[ previous ] [ next ] [ threads ]
 From:  Dirk-Willem van Gulik <dirkx at webweaving dot org>
 To:  Fred Wright <fw at well dot com>
 Cc:  m0n0wall at lists dot m0n0 dot ch
 Subject:  Re: [m0n0wall] m0n0wall + net4501 keeps rebooting
 Date:  Wed, 31 Dec 2003 01:54:24 -0800 (PST)
On Tue, 30 Dec 2003, Fred Wright wrote:

> > - removing watchdogd
> Since the current watchdog support obviously needs work, that's probably
> not a bad idea, although it doesn't solve the underlying problem of the
> system getting too bogged down to run processes.

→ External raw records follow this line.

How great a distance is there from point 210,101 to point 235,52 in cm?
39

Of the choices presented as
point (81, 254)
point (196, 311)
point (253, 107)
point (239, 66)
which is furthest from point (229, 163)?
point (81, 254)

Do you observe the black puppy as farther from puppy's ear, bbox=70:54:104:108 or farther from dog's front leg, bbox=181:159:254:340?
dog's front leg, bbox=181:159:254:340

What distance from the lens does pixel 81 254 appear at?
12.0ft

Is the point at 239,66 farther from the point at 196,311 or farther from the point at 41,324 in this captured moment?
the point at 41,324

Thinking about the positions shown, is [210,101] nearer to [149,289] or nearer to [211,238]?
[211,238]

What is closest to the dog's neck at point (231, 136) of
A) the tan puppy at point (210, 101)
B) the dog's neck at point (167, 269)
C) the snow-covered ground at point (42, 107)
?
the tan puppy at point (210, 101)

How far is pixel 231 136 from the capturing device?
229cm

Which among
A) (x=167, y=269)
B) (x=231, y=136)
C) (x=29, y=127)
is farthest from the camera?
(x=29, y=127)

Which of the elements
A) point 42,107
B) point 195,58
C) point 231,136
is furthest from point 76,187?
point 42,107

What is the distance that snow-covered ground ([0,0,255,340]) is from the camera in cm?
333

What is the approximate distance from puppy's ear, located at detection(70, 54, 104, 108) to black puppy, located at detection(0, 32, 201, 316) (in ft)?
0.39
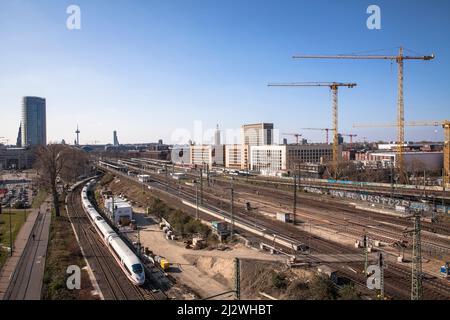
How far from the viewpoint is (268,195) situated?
42.2 m

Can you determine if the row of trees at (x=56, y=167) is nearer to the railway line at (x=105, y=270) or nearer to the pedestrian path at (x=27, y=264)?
the pedestrian path at (x=27, y=264)

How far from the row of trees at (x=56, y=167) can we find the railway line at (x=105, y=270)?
22.2 ft

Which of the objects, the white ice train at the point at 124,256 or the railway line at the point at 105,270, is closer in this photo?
the railway line at the point at 105,270

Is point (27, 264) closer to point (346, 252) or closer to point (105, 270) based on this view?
point (105, 270)

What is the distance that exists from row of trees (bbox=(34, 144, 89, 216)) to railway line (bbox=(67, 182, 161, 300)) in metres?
6.77

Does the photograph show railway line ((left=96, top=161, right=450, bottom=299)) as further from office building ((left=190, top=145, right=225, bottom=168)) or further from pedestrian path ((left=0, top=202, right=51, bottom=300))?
office building ((left=190, top=145, right=225, bottom=168))

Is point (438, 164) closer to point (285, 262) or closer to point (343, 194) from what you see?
point (343, 194)

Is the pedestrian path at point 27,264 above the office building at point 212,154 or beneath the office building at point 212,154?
beneath

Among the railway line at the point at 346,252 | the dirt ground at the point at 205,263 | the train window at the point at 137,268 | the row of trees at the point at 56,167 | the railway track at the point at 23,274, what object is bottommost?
the dirt ground at the point at 205,263

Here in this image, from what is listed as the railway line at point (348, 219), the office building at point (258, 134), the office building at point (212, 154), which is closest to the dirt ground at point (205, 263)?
the railway line at point (348, 219)

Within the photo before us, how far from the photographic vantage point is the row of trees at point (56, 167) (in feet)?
115

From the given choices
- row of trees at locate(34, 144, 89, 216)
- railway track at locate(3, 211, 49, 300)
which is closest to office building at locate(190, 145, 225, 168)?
row of trees at locate(34, 144, 89, 216)

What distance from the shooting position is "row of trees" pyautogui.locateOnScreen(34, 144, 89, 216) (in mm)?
35125

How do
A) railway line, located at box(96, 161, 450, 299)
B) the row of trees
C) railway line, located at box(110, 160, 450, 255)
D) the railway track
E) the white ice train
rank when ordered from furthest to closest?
1. the row of trees
2. railway line, located at box(110, 160, 450, 255)
3. the white ice train
4. the railway track
5. railway line, located at box(96, 161, 450, 299)
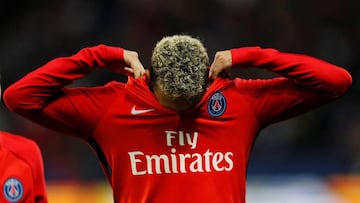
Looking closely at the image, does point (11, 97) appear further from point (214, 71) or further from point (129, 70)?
point (214, 71)

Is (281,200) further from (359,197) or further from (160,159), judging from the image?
(160,159)

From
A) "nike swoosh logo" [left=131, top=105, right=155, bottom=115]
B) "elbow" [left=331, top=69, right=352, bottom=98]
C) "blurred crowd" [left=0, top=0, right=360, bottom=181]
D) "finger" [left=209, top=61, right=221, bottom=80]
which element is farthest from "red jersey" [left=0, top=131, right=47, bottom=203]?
"blurred crowd" [left=0, top=0, right=360, bottom=181]

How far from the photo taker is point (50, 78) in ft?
7.95

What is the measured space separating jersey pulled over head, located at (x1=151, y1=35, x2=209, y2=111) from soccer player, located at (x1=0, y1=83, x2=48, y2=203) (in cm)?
45

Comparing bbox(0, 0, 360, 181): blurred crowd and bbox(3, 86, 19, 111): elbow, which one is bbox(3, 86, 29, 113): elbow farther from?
bbox(0, 0, 360, 181): blurred crowd

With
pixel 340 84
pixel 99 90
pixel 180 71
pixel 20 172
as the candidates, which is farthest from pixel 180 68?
pixel 20 172

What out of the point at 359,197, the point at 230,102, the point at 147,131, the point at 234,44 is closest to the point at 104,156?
the point at 147,131

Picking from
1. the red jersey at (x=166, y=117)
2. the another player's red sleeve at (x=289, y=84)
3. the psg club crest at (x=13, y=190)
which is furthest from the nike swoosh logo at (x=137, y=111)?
the psg club crest at (x=13, y=190)

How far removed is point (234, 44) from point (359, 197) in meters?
1.68

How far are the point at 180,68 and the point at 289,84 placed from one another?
1.11ft

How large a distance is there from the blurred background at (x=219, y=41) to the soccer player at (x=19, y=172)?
7.86 ft

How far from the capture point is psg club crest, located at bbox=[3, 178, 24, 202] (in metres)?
2.50

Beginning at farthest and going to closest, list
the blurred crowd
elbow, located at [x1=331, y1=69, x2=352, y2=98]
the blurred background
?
the blurred crowd < the blurred background < elbow, located at [x1=331, y1=69, x2=352, y2=98]

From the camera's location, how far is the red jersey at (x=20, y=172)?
2.50 m
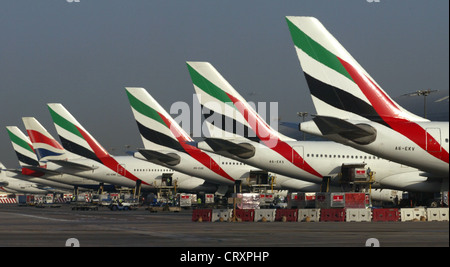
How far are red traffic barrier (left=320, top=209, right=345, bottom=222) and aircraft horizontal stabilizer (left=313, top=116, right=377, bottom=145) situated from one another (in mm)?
8115

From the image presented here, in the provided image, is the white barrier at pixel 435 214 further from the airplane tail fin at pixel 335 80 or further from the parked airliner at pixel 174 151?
the parked airliner at pixel 174 151

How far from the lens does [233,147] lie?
2403 inches

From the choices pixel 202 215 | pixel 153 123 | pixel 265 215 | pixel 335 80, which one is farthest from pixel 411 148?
pixel 153 123

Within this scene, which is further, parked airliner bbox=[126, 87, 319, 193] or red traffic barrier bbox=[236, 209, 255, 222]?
parked airliner bbox=[126, 87, 319, 193]

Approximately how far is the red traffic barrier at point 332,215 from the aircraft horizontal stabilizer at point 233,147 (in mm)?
14609

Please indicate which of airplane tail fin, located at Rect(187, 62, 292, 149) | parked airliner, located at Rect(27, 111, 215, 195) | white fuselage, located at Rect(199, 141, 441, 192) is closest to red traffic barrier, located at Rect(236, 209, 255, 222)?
white fuselage, located at Rect(199, 141, 441, 192)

Folks, there is _NOTHING_ in that watchdog; it enables a 31 second
hardware-countdown on the CPU by passing a single ioctl() to the kernel
which directly writes the value into a CPU register. Then sleeps 15
seconds (using nanosleep()) and does it again.

If userland does not get enough CPU for 30+ seconds to do just even the
bare basics - more than just the watchdog breaks. Fixing this symptom (of
an overloaded) system by removing the watchdog is only going to unearth
another problem; e.g. syslog, DNS timing probles, DHCP running amoc, huge
listen() queues, mbuf starvation, etc.

Fixing the problem could be

->	not throw unrealistic loads at a 486 soekris; again,
	those things are deployed by the many hundreds in
	commercial settings - and I've not seen this issue
	in real live when they handle multiple 100Mbits on
	several T1's. If you can afford more - perhaps an
	upgrade is in order :-)

->	make the kernel/hw go faster

->	let some traffic damping/packed dropping kick in
	if the machine gets overwelmed.


but shooting the messenger is not going to fix the fundamental issue, just
gets you by until the next symptom is getting too painful. And that one
may be a whole lot harder to debug than an abvious reboot.